Metaanalysen zum Diabetischen Fußsyndrom (DFS)

Zurück zur Studienlage und der Frage: Wie sieht es mit der, von der Leitlinie gescholtenen, Evidenz konkret aus? Deren Autoren beziehen sich in erster Linie auf eine Metaanalyse aus dem Jahr 2021 zur LLLT beim Diabetischen Fußsyndrom (DFS). Von den gefundenen 13 randomisierten kontrollierten Studien (RCT) mit 361 Teilnehmenden wurden schließlich nur drei berücksichtigt. Sie zeigen eine signifikante Verringerung der Wundfläche von 22,96% (95%-Konfidenzintervall (KI): 18,22-27,69; z = 9,51, p < 0,0001) im Vergleich zur Kontrollgruppe.

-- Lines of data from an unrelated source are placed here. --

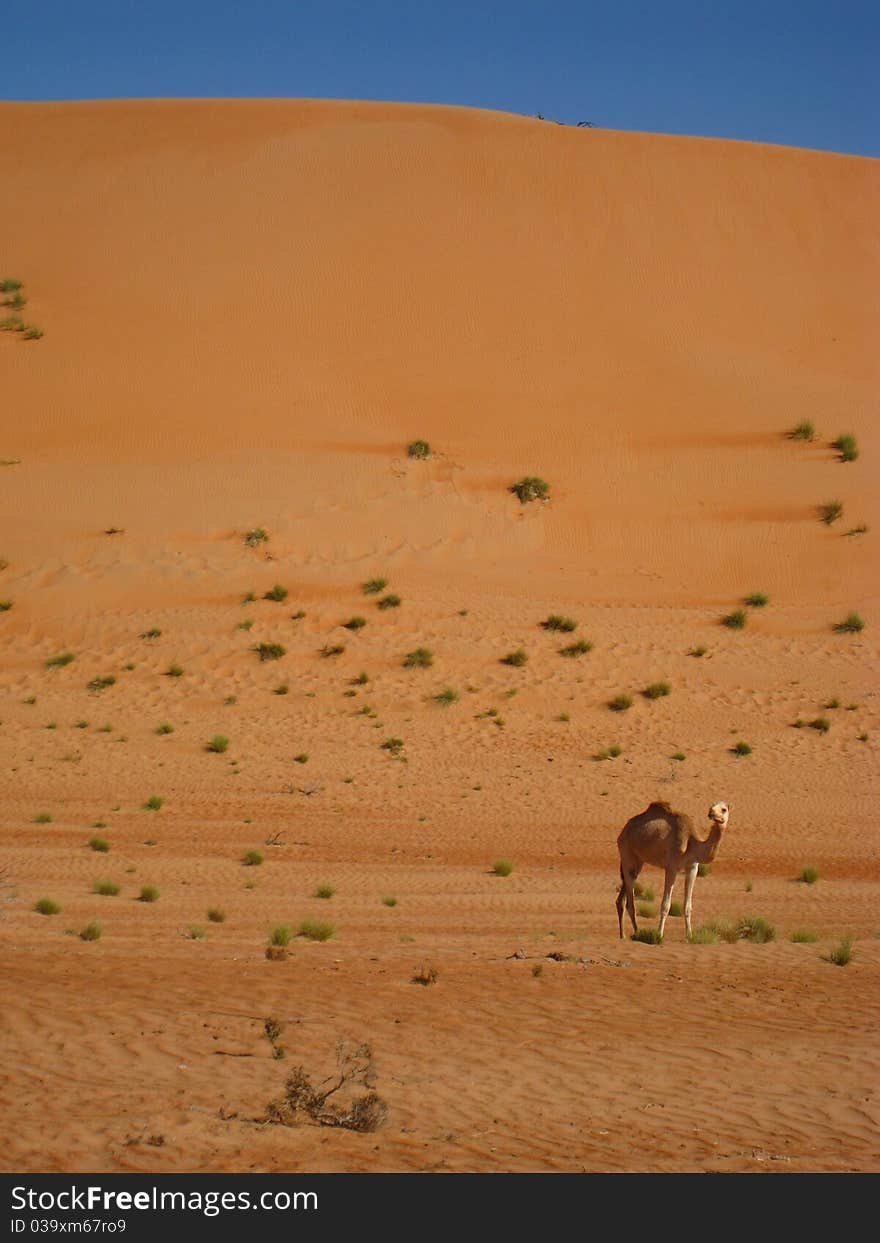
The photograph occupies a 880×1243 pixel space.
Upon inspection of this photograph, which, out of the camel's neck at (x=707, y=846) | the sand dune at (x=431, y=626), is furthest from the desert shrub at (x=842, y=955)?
the camel's neck at (x=707, y=846)

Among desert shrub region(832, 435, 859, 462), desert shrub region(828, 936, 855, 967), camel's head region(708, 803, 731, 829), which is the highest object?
desert shrub region(832, 435, 859, 462)

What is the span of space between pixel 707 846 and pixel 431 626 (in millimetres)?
17316

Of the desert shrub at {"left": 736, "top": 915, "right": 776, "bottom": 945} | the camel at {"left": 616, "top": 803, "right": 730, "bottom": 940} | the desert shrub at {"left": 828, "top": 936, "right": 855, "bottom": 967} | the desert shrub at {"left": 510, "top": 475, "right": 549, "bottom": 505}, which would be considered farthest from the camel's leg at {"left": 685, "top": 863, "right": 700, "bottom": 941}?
the desert shrub at {"left": 510, "top": 475, "right": 549, "bottom": 505}

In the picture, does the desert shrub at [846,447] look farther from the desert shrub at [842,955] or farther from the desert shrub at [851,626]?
the desert shrub at [842,955]

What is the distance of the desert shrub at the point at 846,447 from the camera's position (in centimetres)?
3719

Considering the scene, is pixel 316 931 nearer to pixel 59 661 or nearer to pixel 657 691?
pixel 657 691

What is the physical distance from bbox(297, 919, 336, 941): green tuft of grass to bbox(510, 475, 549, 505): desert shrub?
23618 mm

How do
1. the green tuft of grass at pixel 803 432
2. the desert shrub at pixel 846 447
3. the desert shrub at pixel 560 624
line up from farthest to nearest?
1. the green tuft of grass at pixel 803 432
2. the desert shrub at pixel 846 447
3. the desert shrub at pixel 560 624

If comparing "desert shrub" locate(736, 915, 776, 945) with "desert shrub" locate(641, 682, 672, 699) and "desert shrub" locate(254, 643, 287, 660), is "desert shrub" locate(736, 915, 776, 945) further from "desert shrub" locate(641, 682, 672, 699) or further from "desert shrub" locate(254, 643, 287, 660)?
"desert shrub" locate(254, 643, 287, 660)

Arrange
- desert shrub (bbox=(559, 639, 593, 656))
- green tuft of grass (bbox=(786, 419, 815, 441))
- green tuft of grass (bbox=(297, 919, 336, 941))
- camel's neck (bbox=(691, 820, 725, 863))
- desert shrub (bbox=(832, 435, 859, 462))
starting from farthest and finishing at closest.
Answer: green tuft of grass (bbox=(786, 419, 815, 441)), desert shrub (bbox=(832, 435, 859, 462)), desert shrub (bbox=(559, 639, 593, 656)), green tuft of grass (bbox=(297, 919, 336, 941)), camel's neck (bbox=(691, 820, 725, 863))

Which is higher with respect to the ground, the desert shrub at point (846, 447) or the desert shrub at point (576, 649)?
the desert shrub at point (846, 447)

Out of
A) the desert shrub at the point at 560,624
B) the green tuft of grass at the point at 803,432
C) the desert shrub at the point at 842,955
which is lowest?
the desert shrub at the point at 842,955

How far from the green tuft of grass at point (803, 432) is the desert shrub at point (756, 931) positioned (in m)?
Result: 27.1

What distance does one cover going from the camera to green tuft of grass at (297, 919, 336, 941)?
12.6m
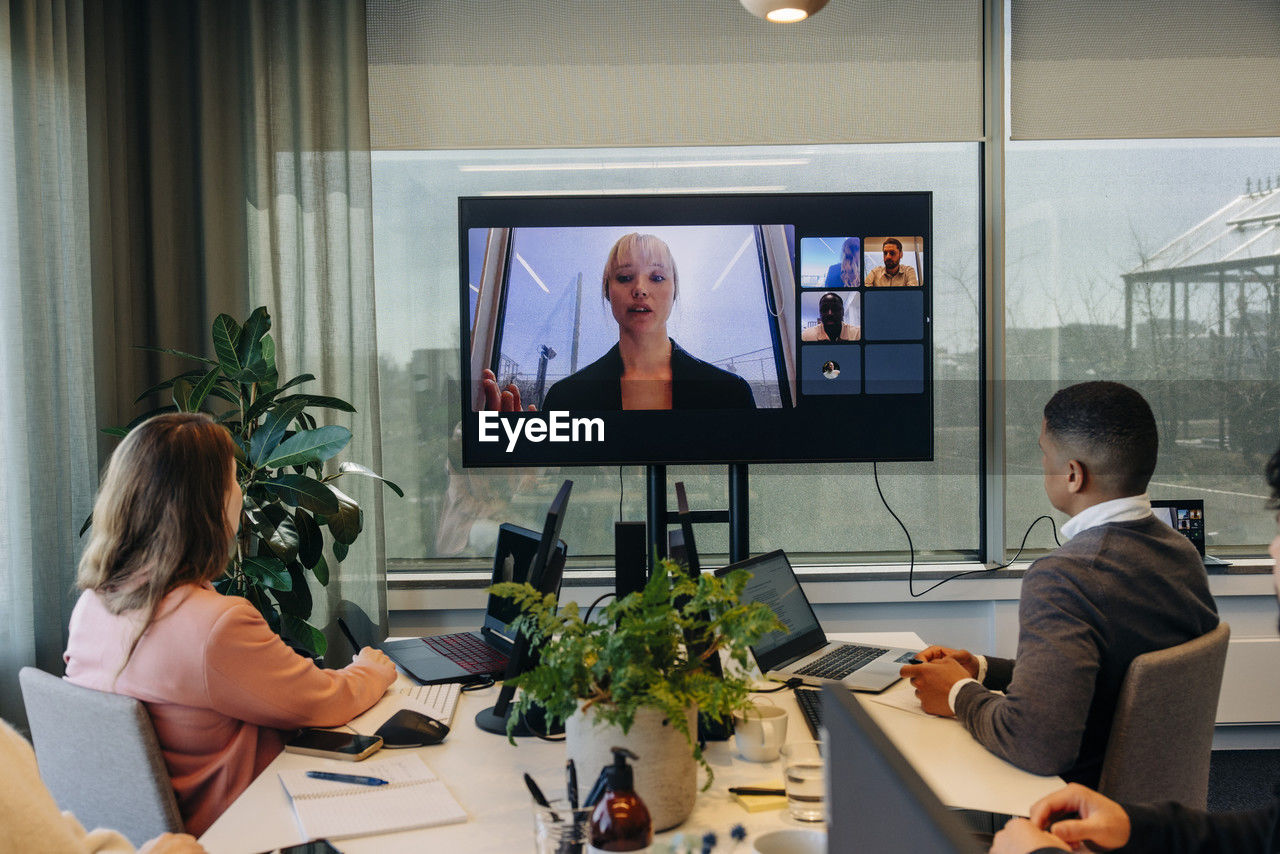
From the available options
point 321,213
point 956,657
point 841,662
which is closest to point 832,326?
point 841,662

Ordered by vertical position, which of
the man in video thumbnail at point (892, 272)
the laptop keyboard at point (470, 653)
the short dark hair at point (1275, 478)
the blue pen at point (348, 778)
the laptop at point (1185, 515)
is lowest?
the laptop keyboard at point (470, 653)

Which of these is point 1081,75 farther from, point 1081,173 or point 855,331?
point 855,331

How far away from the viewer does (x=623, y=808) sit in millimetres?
1197

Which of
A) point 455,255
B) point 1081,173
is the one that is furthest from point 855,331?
point 455,255

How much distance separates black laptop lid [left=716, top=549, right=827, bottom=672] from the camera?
228cm

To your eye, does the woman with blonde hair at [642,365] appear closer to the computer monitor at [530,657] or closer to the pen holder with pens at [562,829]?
the computer monitor at [530,657]

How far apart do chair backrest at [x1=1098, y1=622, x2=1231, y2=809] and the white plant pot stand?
789mm

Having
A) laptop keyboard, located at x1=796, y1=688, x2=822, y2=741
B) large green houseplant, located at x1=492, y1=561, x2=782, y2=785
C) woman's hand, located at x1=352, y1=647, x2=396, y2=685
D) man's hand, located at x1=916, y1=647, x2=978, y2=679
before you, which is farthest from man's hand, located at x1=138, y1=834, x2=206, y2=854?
man's hand, located at x1=916, y1=647, x2=978, y2=679

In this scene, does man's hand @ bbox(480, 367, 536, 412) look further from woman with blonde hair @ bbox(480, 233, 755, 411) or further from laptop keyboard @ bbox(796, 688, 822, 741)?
laptop keyboard @ bbox(796, 688, 822, 741)

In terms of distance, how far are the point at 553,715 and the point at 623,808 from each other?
0.19 metres

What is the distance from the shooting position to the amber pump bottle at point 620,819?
1.19 meters

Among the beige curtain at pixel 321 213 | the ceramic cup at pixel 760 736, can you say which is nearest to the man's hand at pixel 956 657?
the ceramic cup at pixel 760 736

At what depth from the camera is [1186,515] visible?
354cm

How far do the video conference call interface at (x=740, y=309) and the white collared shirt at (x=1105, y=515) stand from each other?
4.93 ft
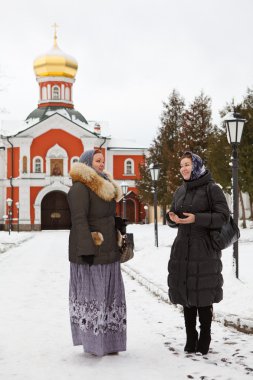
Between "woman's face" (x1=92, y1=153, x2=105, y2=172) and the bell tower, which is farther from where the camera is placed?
the bell tower

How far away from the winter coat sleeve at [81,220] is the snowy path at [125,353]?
1062 millimetres

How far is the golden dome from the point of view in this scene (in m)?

Zudem gibt die Metaanalyse Empfehlungen zu den Behandlungsmodalitäten. Demnach profitieren Patienten mit DFS von einer LLLT bei einer Wellenlänge von 632,8 bis 685 nm, einer Bestrahlungsstärke von 50 mW/cm2, einer Dosis von 3 bis 6 J/cm2 und einer Bestrahlungsdauer von 30 bis 80 Sekunden, dreimal wöchentlich bei einer Behandlungsdauer von einem Monat [4].
Eine zweite Metaanalyse zum DFS aus dem gleichen Jahr untersuchte ebenfalls 13 RCT mit 413 Teilnehmenden. Diese Studien arbeiteten mit Wellenlängen von 400 bis 904 nm, bei einer Behandlungsdauer von 15 Tagen bis 20 Wochen. Sie berichtet signifikante Verbesserungen (p < 0,0002 bis < 0,00001) gegenüber der Kontrollgruppe bei den folgenden Endpunkten:

  • Abheilungsrate
  • Verkleinerung Wundfläche
  • Verkürzung der mittleren Abheilungsdauer


Allerdings sei die Studienqualität sehr gering, meinen die Autoren dieser Metaanalyse. [5]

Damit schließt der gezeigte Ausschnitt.